Un autre mal du siècle : le romantisme des romancières, 1800-1846

La parole des femmes, à l'époque
romantique, a souvent été ignorée ou
marginalisée. Cet ouvrage a pour objet
de réintégrer l'écriture féminine dans
l'histoire littéraire du XIX<sup>e</sup> siècle et d'en
comprendre le caractère propre : les
héros et les héroïnes d'auteurs féminins
souffrent moins, ou même ne
souffrent pas du tout du «mal du
siècle», compris comme une mélancolie
introspective qui se nourrit
d'égotisme, de complaisance dans la
souffrance morale et de repli sur soi.
Au contraire, la mise à l'écart civile,
législative et sociale dont ces femmes
ont été frappées semble les avoir sensibilisées
au sort de l'«Autre» et leur
avoir prêté une grande compassion
pour les victimes de la société.

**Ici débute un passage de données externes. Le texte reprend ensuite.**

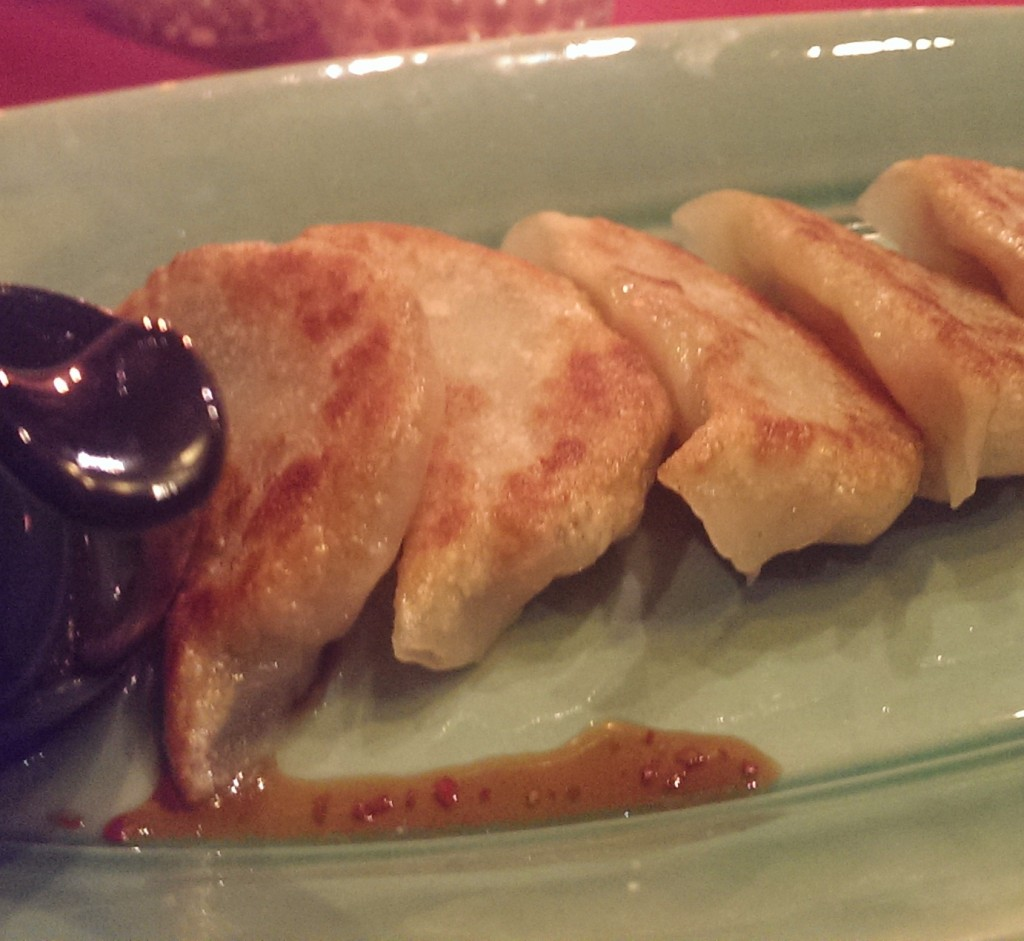 Pan Fried Dumplings @ Spices, JW Marriott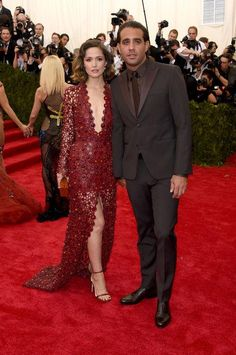 Rose Byrne in Calvin Klein Collection at the Met Gala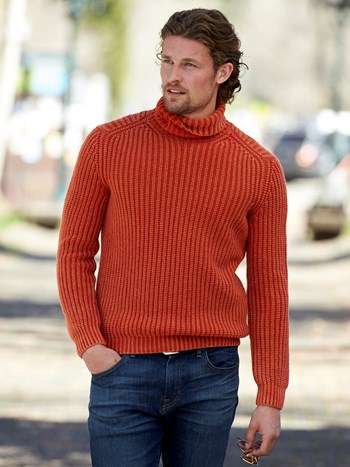 newton cashmere turtleneck sweater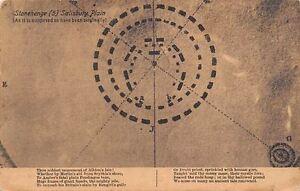 Stonehenge-Salisbury-Plain-Albion-039-s-Isle-monument-The-034-Famous-034-Series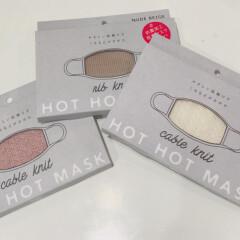 【あったか♡】HOT HOT MASK♡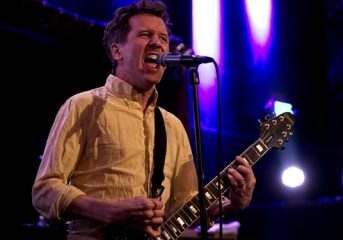 Noise Pop REVIEW: Superchunk 'alive' and firing on all cylinders at GAMH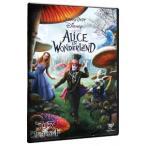 アリス イン ワンダーランド  DVD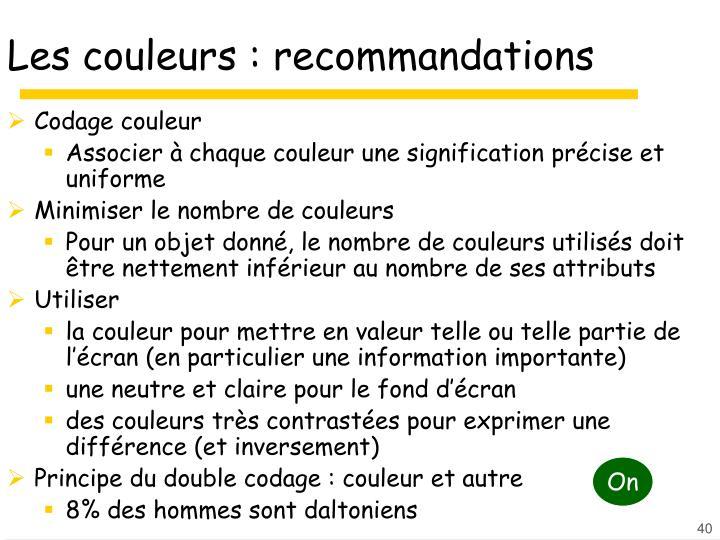 Les couleurs : recommandations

Cette
compassion, qui s'exprime essentiellement
par le motif de l'exclusion, est
omniprésente dans les oeuvres des
onze écrivains considérés, comme
sont quasi absents l'orgueil et la jouissance
de la proscription, typiques du
«mal du siècle». Quelle que soit l'origine
sociale de ces femmes, leur prose
est toujours traversée par un souci
social qui anticipe déjà sur nombre de
préoccupations des mouvements réaliste
et naturaliste.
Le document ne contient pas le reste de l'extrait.